Gli studenti non si sono fatti pregare per donare il sangue all’autoemoteca dell’Avis provinciale di Cagliari, parcheggiata a pochi metri. «Grazie a quanti donano, c’è tanto bisogno di sangue ma, purtroppo, in molti territori c’è una grave carenza di sacche. Soprattutto in Sardegna», ha detto Claudio Saltari, presidente nazionale di Donatori Nati. Sulla stessa linea l’intervento dell’avvocato Luigi Trudu, consulente legale dell’Associazione italiana leucemie – Ail, testimone diretto dell’importanza di dare il sangue periodicamente. «Io sono un ricevente, cioè una persona che ha beneficiato della generosità di tante persone», ha spiegato. «Avevo la leucemia e per un anno intero sono stato ricoverato in ospedale.
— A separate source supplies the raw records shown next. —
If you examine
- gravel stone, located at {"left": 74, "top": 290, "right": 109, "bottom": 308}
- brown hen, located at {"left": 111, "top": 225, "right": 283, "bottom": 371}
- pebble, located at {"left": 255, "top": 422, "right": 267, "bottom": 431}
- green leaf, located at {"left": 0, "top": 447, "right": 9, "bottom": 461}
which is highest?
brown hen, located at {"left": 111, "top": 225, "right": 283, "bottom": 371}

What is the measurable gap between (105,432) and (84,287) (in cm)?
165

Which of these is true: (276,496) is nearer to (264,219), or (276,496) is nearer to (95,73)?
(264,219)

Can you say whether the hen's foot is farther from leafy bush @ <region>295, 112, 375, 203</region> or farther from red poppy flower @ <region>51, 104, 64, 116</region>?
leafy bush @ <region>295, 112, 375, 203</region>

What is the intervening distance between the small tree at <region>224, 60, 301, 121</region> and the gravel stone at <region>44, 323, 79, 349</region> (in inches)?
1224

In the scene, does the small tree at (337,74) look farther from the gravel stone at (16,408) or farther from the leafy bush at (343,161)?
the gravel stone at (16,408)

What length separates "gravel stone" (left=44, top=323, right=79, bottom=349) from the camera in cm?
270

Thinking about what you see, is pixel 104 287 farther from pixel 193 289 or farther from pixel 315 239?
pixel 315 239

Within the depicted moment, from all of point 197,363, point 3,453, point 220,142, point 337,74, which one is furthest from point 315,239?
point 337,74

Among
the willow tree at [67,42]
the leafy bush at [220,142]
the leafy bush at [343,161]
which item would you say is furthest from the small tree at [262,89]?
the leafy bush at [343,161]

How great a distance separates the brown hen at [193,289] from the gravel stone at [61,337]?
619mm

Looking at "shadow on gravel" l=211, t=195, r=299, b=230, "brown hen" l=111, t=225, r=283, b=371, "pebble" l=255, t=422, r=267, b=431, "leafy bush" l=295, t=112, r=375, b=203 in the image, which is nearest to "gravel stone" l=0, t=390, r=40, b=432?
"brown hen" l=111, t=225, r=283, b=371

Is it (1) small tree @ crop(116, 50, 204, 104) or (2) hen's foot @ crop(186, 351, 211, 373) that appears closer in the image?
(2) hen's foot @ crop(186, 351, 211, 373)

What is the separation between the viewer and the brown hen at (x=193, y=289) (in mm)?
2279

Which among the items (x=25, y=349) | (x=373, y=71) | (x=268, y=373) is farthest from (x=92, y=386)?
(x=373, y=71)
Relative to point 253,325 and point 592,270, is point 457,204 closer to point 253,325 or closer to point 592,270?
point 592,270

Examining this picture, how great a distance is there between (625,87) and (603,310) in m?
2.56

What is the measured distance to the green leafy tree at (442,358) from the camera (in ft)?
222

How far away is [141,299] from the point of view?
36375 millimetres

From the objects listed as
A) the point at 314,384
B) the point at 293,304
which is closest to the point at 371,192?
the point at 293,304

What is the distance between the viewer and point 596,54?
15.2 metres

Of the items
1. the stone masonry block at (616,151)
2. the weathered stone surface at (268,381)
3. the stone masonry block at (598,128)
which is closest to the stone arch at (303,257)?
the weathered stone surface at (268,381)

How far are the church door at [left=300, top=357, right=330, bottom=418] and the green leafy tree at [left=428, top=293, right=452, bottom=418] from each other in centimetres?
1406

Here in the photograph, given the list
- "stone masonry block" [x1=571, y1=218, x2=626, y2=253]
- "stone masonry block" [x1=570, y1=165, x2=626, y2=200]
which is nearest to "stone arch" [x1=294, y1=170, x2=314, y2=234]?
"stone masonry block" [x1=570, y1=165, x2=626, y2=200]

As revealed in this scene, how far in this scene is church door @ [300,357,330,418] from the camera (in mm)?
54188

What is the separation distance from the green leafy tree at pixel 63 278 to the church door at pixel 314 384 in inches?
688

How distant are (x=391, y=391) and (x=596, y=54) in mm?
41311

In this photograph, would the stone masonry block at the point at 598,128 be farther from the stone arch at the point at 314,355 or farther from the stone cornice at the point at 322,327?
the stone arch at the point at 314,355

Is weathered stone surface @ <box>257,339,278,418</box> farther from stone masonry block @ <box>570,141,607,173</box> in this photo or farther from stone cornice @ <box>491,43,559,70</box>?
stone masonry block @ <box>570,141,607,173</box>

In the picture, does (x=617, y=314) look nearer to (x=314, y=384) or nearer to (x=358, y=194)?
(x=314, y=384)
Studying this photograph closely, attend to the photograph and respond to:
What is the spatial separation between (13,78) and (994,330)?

Da solo, in una camera sterile, attaccato ai macchinari che pompavano il sangue. Io ce l’ho fatta, sono stato fortunato rispetto a molti altri pazienti, ma non ce l’avrei fatta se non ci fosse stata la disponibilità di tante sacche di sangue del gruppo compatibile».
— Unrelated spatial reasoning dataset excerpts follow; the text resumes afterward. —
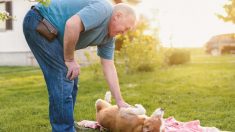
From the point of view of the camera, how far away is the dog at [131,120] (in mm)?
5391

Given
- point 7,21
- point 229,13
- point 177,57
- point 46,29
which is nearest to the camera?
point 46,29

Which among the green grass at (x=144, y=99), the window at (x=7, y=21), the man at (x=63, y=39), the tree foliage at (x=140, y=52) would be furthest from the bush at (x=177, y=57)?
the man at (x=63, y=39)

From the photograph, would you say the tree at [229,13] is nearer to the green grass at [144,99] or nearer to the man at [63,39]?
the green grass at [144,99]

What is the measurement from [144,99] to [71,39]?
503 cm

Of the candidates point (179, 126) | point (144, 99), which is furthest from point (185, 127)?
point (144, 99)

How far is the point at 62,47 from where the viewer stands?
4.82 metres

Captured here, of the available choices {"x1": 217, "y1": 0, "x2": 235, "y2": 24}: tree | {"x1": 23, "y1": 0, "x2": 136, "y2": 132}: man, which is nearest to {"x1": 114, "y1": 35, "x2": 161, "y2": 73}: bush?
{"x1": 217, "y1": 0, "x2": 235, "y2": 24}: tree

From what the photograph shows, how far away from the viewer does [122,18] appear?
462 cm

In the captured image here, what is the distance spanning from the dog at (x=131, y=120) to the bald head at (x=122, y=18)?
4.03 feet

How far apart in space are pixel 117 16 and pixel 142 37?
37.0ft

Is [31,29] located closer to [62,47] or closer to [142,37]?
[62,47]

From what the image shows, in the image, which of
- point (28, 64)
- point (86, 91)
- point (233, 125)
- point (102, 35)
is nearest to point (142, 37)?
point (86, 91)

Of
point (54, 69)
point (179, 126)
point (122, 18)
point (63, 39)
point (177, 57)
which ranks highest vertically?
point (122, 18)

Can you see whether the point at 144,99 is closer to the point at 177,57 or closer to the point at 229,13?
the point at 229,13
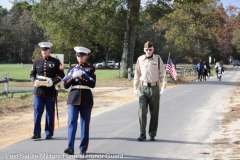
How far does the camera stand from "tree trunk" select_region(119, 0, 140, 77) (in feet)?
106

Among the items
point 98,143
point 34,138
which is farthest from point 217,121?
point 34,138

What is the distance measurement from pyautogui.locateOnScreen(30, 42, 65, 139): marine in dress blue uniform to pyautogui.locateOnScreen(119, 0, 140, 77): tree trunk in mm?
23764

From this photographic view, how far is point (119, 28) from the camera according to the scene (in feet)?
110

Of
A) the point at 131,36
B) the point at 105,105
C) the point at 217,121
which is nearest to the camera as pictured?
the point at 217,121

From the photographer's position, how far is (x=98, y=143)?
8.24 meters

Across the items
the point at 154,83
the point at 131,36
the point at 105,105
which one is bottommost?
the point at 105,105

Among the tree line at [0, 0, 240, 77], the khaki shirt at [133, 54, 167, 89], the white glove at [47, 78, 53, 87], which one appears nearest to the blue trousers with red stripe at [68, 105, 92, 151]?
the white glove at [47, 78, 53, 87]

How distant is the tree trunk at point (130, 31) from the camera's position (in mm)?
32188

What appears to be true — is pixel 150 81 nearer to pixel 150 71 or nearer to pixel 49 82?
pixel 150 71

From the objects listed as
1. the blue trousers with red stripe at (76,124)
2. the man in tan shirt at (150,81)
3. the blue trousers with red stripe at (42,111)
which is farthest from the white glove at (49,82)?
the man in tan shirt at (150,81)

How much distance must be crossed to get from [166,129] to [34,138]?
323 cm

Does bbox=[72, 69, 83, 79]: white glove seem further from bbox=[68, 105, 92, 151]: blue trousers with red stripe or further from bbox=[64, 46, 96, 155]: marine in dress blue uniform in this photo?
bbox=[68, 105, 92, 151]: blue trousers with red stripe

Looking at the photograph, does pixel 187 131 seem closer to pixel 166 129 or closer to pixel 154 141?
pixel 166 129

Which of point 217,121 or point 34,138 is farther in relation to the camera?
point 217,121
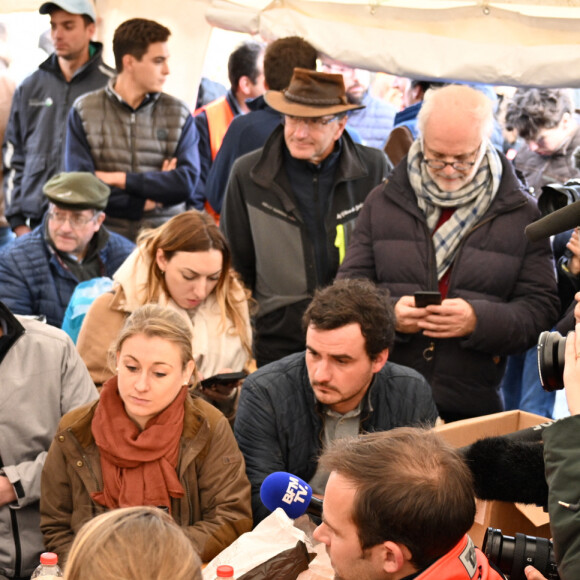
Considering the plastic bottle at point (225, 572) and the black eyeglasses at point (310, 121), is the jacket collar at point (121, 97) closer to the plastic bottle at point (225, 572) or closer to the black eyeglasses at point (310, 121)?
the black eyeglasses at point (310, 121)

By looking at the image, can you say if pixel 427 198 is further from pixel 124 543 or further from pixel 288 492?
pixel 124 543

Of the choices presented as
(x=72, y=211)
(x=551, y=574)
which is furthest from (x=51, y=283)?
(x=551, y=574)

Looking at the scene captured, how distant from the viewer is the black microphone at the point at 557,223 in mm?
2285

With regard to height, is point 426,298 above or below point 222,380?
above

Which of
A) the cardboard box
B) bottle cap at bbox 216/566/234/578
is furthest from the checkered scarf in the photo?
bottle cap at bbox 216/566/234/578

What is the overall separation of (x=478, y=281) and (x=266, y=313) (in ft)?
3.14

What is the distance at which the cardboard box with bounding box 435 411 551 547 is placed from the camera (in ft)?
10.3

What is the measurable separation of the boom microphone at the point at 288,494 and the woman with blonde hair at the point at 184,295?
1302 mm

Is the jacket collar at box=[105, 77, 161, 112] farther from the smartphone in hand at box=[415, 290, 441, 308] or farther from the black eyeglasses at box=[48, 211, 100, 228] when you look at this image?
the smartphone in hand at box=[415, 290, 441, 308]

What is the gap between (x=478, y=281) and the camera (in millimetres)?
3807

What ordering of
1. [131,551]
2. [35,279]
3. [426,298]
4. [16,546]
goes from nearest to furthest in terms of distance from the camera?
[131,551] → [16,546] → [426,298] → [35,279]

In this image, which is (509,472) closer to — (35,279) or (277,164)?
(277,164)

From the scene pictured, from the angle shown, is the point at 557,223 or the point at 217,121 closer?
the point at 557,223

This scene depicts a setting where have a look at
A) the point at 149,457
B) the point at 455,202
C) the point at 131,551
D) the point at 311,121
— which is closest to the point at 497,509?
the point at 149,457
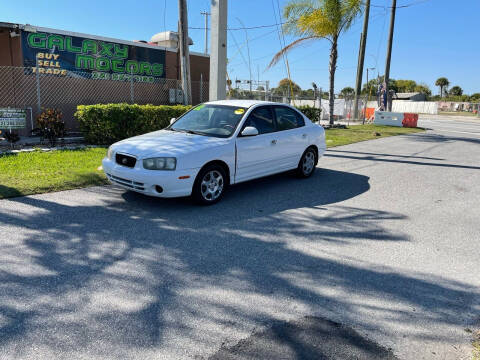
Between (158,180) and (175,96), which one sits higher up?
(175,96)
La giornata intensa e ben organizzata, che domani sarà replicata a Sassari e giovedì a Oristano, si è conclusa con un gesto altamente simbolico e commovente. Marcello ed Emanuela Loi, rispettivamente fratello e nipote dell’agente di Polizia Emanuela Loi che morì nella strage di via D’Amelio il 19 luglio 1992, hanno consegnato a Tina Montinaro un bouquet di fiori a nome del questore di Cagliari, Rosanna Lavezzaro, presente in piazza a fianco al prefetto Giuseppe Castaldo, al presidente del Consiglio regionale, Piero Comandini, e ai massimi dirigenti di Polizia, Carabinieri, Guardia di finanza, Vigili del fuoco e Forze armate. Anche la Sardegna ha pagato il suo dazio nella battaglia contro le mafie e non dimentica.